I guess I'm surprised that the fact that I changed which state has jurisdiction and the fact that I moved away from NM are seen in a seemingly negative light.  No one has said anything directly negative about these decisions, but there does seem to be an implication that I was "state shopping" and being a "moveaway" parent.  The UCCJEA does help parents change the state of jurisdiction in certain circumstances and one of those is specifically when most of the evidence about a child's care is no longer in the original state.  My daughter had not lived in NM since 2011 and I had not lived there since 2009.  I don't believe that by taking advantage of that fact in order to file a motion closer to my home is wrong.  My ex and I had been having a dispute for a month, and I chose to file before he did.  He had been threatening to do so and didn't.  When he did finally file, the state of NM declared they were declining jurisdiction.  It doesn't make sense to say that the law doesn't support what I did. 

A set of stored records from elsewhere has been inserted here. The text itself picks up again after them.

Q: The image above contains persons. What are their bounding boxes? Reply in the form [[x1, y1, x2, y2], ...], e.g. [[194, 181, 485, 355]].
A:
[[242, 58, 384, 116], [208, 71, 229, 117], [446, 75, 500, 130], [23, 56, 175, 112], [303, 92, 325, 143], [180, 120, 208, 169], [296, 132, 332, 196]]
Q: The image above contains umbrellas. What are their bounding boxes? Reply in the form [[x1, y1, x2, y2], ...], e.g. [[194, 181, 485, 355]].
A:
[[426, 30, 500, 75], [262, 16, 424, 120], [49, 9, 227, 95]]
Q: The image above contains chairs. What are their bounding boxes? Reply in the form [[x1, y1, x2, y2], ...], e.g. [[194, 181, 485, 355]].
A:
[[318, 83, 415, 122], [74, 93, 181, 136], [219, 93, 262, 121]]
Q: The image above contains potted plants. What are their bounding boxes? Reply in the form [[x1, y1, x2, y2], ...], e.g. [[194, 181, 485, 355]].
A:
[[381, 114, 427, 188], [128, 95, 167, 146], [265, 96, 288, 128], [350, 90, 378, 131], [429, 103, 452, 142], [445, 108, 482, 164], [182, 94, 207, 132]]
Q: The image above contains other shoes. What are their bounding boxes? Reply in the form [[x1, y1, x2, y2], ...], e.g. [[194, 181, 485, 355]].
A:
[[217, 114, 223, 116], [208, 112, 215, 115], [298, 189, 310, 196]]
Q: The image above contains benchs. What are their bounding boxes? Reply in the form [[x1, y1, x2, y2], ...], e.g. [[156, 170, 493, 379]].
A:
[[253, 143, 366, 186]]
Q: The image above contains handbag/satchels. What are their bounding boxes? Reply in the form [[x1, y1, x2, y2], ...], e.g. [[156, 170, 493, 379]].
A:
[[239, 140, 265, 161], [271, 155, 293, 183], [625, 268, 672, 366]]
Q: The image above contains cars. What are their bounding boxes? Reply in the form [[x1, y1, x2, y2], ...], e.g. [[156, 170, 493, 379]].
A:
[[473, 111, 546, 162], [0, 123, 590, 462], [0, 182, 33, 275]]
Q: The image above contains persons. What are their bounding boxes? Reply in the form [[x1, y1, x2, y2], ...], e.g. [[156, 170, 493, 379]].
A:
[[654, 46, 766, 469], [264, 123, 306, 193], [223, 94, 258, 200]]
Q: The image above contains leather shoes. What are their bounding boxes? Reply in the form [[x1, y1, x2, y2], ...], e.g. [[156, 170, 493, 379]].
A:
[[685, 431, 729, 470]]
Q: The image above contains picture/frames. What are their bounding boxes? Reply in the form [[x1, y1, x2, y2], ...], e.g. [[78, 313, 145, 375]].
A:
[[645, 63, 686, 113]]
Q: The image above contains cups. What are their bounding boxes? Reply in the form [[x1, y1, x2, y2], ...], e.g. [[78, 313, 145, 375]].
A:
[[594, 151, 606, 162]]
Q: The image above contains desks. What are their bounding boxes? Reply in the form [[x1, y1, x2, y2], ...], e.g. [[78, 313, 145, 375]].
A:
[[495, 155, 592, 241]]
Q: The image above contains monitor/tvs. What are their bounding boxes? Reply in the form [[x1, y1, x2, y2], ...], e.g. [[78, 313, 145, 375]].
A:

As far as being a move away parent, I didn't take my daughter with me when I left.  My ex was not victimized in anyway.  When she decided to move in with me, it was because he wasn't taking care of her and his other children well.  If he had wanted to fight her leaving NM, he could have and would have probably won.

Thank you for the advice on the Christmas visit which is truly appreciated.

ConcernedFather

Why are you allowing this to be your daughter's choice?  Let her decide when she's 18, but for now she should see both parents as much as possible.  If you have an issue with how he talks to his daughter, ask him to work on that.  Is he abusing her?  It doesn't sound like it.